歯を磨いて、新宿へ。『シン・エヴァンゲリオン劇場版:||』を観る。意外な結末。門前仲町へ。Yさんとカレーを食べる。お互いに総柄のパンツを履いて来て笑う。バナナの葉の包みを開けて、ライスのまわりに敷き詰められた具を混ぜながら食べる。IさんやSさん、Aさんの近況についての話をする。店内のディスプレイに宇宙空間を背景にした仏像の動画が流れていて、味わい深い気持ちになる。都営大江戸線に乗る。車内の音が大きすぎてYさんの声が聞き取れず、耳だけを顔に近づけると、Yさんが大笑いする。
――(Yさん)所作が完全にジジイなのよ。
初台まで移動して、千葉正也個展を観る。会場の壁に穴を開けて張り巡らされた木製の細い通路のなかに、おが屑のようなものが敷き詰められている。壁から自立して、あちこちの方を向いている絵を眺めているうちに、通路の上でおが屑を堀りながら移動している亀を見つける。Yさん曰く、今日は前に観にきたときよりも元気らしい。亀は赤いランプの近くを行ったり来たりして、ときどき思い出したように地面を掘る。亀の様子を監視するライブ映像が観られるQRコードをモチーフにした絵を見つける。

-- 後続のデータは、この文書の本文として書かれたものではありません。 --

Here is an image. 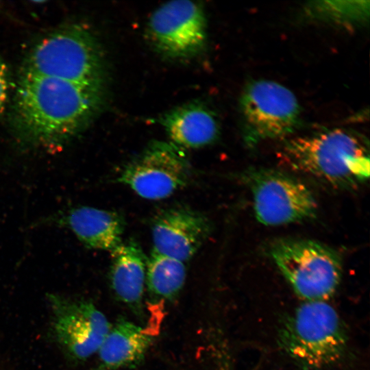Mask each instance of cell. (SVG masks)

ギャラリーショップで図録を買いに行くと、入り口でIさんと会う。Sさんと個展を観に来たという。
――(Yさん)さっきIの話してたからびっくりした。引き寄せてしまった……。
――(作者)そのジャケット、KikoとAsicsのやつですか。
――(Iさん)そうなんですよ。
Sさんが向こうからこちらに向かって歩いてくる。はじめはだれがだれなのかわからなかったらしく、足取りが左右に大きくぶれながら近づいてくる。下の階におりて、喫茶店で話をする。
――(Y)亀って美術館のなか歩かせていいの?
――(I)いいんじゃないかな。それより植物とかがむずかしかったとおもう。黴とか虫とか連れてきちゃうから。
解散して、下北沢へ。同期と待ち合わせをして、今回も現実の「加工」を行うための話し合い。塩麹に漬けた豚バラ肉をアボカドといっしょに炒めたものと、醤油で茹でたブリ。エヴァの話をして、あまり乗り気でなかった同期が、結末を聞いて興味を示す。テレビ版と旧劇場版、新劇場版を観て、来週までに「観られる体」をつくることにするという。
――(作者)今日どうする?
――(同期)仮説を提唱したいんだけど、散歩すれば思いつくとおもう。
酒を買って、行き先を決めずに散歩をする。何駅か過ぎて、住宅街が続く。しだいに家のスケールが大きくなってきたので、――資本主義を見せつけられているね、というと、同期がうなずく。とりわけ大きな家を見つけたので、――これこそが資本主義だ、といいながら表札を探すと、コートジボワールの大使館だった。道なりに進んでいくうちに、見覚えのある道に入る。
――(作者)近くに詩とダンスのミュージアムがあるな。
――(同期)何?
――野村(喜和夫)さんの家を美術館にしたやつ。
――行こうぜ!
三十分ほど歩いていると、詩とダンスのミュージアムを見つける。詩の朗読をしながら、日付が変わるまで散歩を続行。次の日が仕事なので、タクシーで同期の家まで帰る。